Mannooligosaccharides (MOSs) are one of the most commonly used biomass-derived feed additives. The effectiveness of MOS varies with the length of oligosaccharides, medium length MOSs such as mannotetraose and mannopentaose being the most efficient. This study aims at improving specificity of β-mannanase from Aspergillus niger toward the desirable product size through rational-based enzyme engineering. Tyr 42 and Tyr 132 were mutated to Gly to extend the substrate binding site, allowing higher molecular weight MOS to non-catalytically bind to the enzyme. Hydrolysis product content was analyzed by high-performance anion-exchange chromatography with pulsed amperometric detection. Instead of mannobiose, the enzyme variants yielded mannotriose and mannotetraose as the major products, followed by mannobiose and mannopentaose. Overall, 42% improvement in production yield of highly active mannotetraose and mannopentaose was achieved. This validates the use of engineered β-mannanase to selectively produce larger MOS, making them promising candidates for large-scale MOS enzymatic production process.

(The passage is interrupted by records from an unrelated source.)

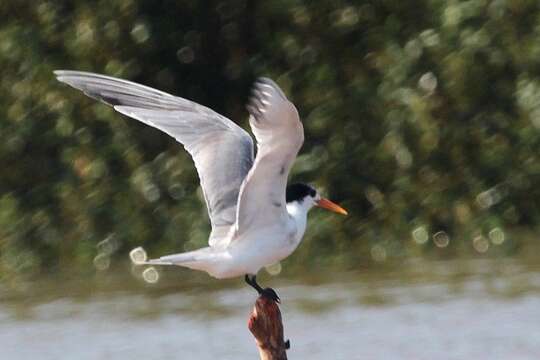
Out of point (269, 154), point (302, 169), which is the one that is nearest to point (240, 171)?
point (269, 154)

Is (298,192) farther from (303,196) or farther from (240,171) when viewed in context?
(240,171)

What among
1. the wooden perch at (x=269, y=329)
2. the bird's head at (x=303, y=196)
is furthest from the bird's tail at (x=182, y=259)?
the bird's head at (x=303, y=196)

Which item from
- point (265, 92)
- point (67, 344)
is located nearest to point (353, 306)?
point (67, 344)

甘露寡糖（MOS）是最常用的源自生物质的饲料添加剂之一。MOS的有效性随寡糖的长度而变化，其中中等长度的MOS（例如甘露糖和甘露戊糖）最为有效。本研究旨在提高黑曲霉β-甘露聚糖酶的特异性通过基于理性的酶工程实现理想的产品尺寸。将Tyr 42和Tyr 132突变为Gly以扩展底物结合位点，从而允许更高分子量的MOS非催化结合至酶。通过高效阴离子交换色谱和脉冲安培检测分析水解产物的含量。酶变体以甘露二糖和甘露糖二糖为主要产物，而不是甘露二糖，其次是甘露二糖和甘露戊糖。总体而言，高活性甘露糖和甘露戊糖的产量提高了42％。这验证了使用工程化的β-甘露聚糖酶选择性生产更大的MOS的潜力，使其成为大规模MOS酶促生产工艺的有希望的候选者。